EXERCISE GOAL:
Skip every picture, and output exactly the lines starting at the one with "Is (114,61) visually" and running through the last line of the material below.

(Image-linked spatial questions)
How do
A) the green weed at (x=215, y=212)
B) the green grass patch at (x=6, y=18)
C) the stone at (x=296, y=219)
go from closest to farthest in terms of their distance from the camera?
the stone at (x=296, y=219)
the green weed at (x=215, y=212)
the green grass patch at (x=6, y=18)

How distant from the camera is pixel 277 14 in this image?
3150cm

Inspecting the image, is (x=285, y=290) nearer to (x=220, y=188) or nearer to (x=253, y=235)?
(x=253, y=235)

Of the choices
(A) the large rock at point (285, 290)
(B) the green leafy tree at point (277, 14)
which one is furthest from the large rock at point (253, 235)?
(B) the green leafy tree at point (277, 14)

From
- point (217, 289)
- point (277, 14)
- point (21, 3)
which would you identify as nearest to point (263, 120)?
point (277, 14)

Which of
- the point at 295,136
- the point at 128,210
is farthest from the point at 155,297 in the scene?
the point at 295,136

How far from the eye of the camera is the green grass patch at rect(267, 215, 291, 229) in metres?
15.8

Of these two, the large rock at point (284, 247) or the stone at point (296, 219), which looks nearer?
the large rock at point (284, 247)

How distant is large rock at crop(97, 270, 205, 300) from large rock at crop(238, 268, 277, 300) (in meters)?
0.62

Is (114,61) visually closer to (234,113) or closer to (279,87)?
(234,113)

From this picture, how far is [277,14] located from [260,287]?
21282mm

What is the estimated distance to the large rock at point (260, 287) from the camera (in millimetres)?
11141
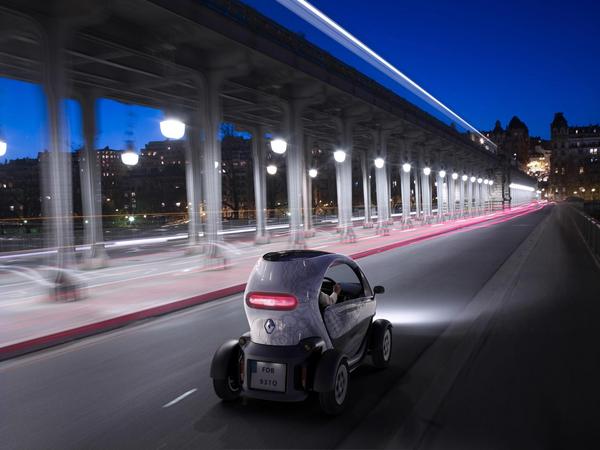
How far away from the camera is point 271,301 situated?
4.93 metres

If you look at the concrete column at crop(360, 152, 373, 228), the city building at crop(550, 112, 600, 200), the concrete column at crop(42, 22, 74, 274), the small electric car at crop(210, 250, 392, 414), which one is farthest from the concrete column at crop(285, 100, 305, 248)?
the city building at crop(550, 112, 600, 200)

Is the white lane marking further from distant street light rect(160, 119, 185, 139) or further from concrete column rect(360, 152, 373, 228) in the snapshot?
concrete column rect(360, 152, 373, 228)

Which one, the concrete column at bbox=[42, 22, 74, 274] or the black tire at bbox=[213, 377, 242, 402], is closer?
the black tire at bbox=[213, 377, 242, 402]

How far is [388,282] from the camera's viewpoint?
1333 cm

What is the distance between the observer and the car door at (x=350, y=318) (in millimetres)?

REPLY:
Is (114,61) visually closer to (234,113) or closer to (279,87)?
(234,113)

From this picture, how far is [277,14] located from [260,287]?
21282mm

What is the estimated distance to the large rock at point (260, 287) from the camera (in millimetres)?
11141
How far away from the camera is point 271,301 situated?
4.93 metres

If you look at the concrete column at crop(360, 152, 373, 228), the city building at crop(550, 112, 600, 200), the concrete column at crop(42, 22, 74, 274), the small electric car at crop(210, 250, 392, 414), which one is farthest from the concrete column at crop(285, 100, 305, 248)?
the city building at crop(550, 112, 600, 200)

Is the white lane marking further from distant street light rect(160, 119, 185, 139) or further from concrete column rect(360, 152, 373, 228) in the snapshot?
concrete column rect(360, 152, 373, 228)

Which one, the concrete column at bbox=[42, 22, 74, 274] or the black tire at bbox=[213, 377, 242, 402], is closer?
the black tire at bbox=[213, 377, 242, 402]

How far is [388,282] from the camera's viewpoint?
1333 cm

What is the distance between the observer and the car door at (x=350, y=318) (in millimetres)?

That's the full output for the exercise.